Comment 12 Jacob Lifshay 2023-12-03 10:04:11 GMT
(In reply to Luke Kenneth Casson Leighton from comment #10)
> (In reply to Jacob Lifshay from comment #9)
> 
> > actually, attributes have gotten a whole lot better recently, since C/C++
> > introduced a new attribute syntax:
> 
> please please i know you love "latest and greatest" but it severely
> interferes with simplicity and practical "get-it-done-in-scope-on-budget"
> 
> > e.g.:
> > [[noreturn]] 
> 
> **NO**. absolutely not. end of this line of reasoning.
> i said ANY deviation from standard c is unacceptable.

well, too bad, *any* syntax we use to express SV operations is not standard C (including the `register` array syntax, the C standard doesn't really allow you to use register on arrays).
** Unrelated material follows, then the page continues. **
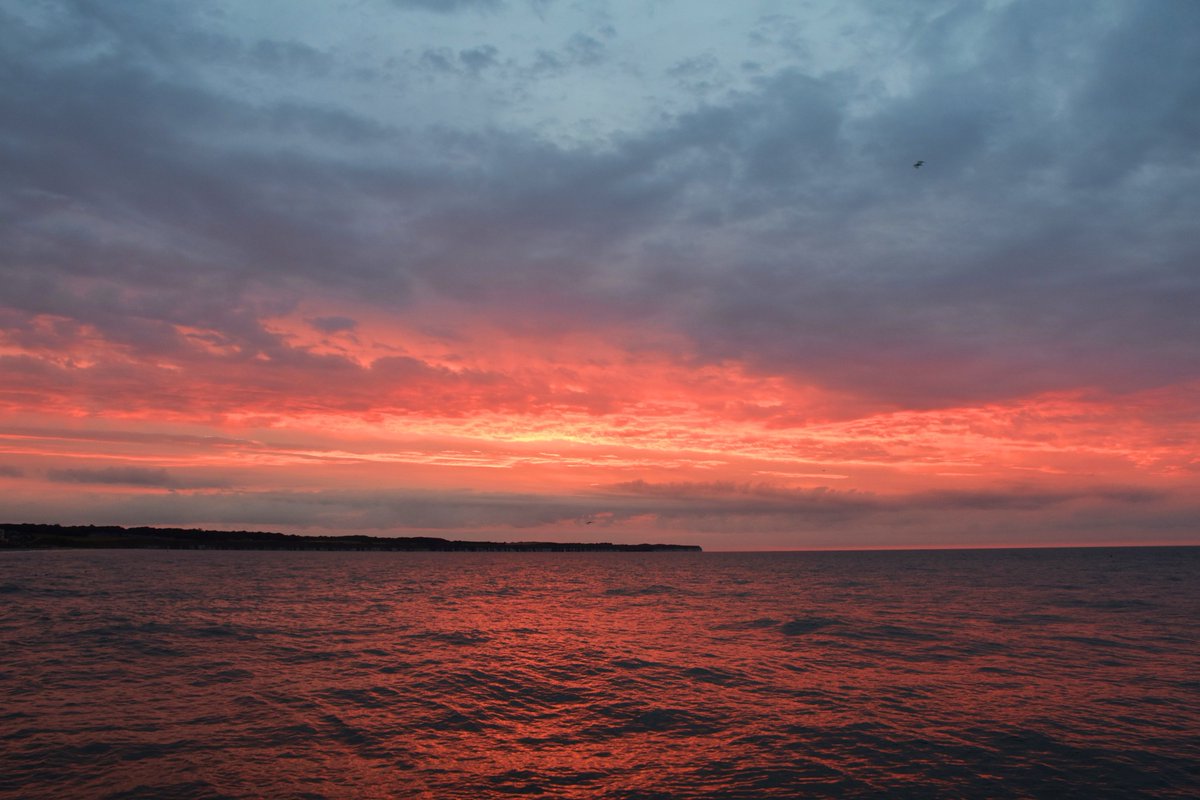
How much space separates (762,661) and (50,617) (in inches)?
1950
why not use the syntax *standard* C explicitly provides for extensions instead of inventing our own in a way that seems like a syntax land-grab (which is what just using `register` like that seems to me and probably to other compiler devs)?

> 
> it interferes with the addition of autovectorisation
> passes, later [alexandre oliva is the leading expert
> in gcc autovectorisation]

this is C *syntax*, by the time any autovectorization passes are run, *everything* is in compiler IR, and essentially *none* of the source syntax is left. compiler IR is *not* C. if we pick `register` or if we pick `[[sv_vec]]` they will both translate to the same compiler IR.

> plus can you imagine the nightmare of porting? hundreds
> of millions of lines of code, stupid "attributes" all
> over the place whilst we raise the USD 50 million to have
> a go at proper autovectorisation in both gcc and llvm?
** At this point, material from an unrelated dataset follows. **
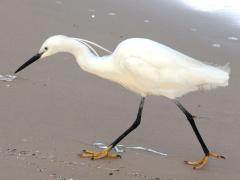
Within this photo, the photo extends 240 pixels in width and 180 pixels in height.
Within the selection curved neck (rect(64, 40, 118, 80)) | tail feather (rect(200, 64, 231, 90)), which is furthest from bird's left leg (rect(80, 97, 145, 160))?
tail feather (rect(200, 64, 231, 90))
autovectorization is independent of which C frontend syntax we pick.

the whole point of autovectorization is to automatically convert *scalar code* to vectorized code, so any way we express SV operations, that's manual vectorization, so the autovectorizer doesn't generally do anything with the manually vectorized code.

> we have to be *smart* about this jacob.

yes, we have to make arguments that hold water if we're going to try to argue for or against attributes.
Comment 13 Jacob Lifshay 2023-12-03 10:10:10 GMT
(In reply to Jacob Lifshay from comment #12)
> the whole point of autovectorization is to automatically convert *scalar
> code* to vectorized code, so any way we express SV operations, that's manual
> vectorization, so the autovectorizer doesn't generally do anything with the
> manually vectorized code.

autovectorization is what converts loops like:
for(int i = 0; i < 8; i++)
    a[i] = b[i] + c[i];

to:
*(vec8 *)a = *(vec8 *)b + *(vec8 *)c;

if you give it already vectorized code (aka. basically any code using SV vector syntax), it will just not change it.
Comment 14 Jacob Lifshay 2023-12-03 10:43:52 GMT
ah, so you meant something like (for some fixed-vector type vec_t):

void attempt_autovec_mul_add(vec_t *a, vec_t *b, vec_t *c, vec_t *r, int n) {
    for(int o = 0; o < n; o++) {
        for(int i = 0; i < sizeof(vec_t) / sizeof(float); i++) {
            r[o][i] = a[o][i] + b[o][i] * c[o][i];
        }
    }
}

LLVM can vectorize that (when adding __restrict to the pointers) to be effectively:
void attempt_autovec_mul_add(vec_t *a, vec_t *b, vec_t *c, vec_t *r, int n) {
    for(int o = 0; o < n; o++) {
        r[o] = a[o] + b[o] * c[o];
    }
}

https://gcc.godbolt.org/z/8x4av199K

I don't expect that to behave differently for SimpleV no matter which C syntax we pick.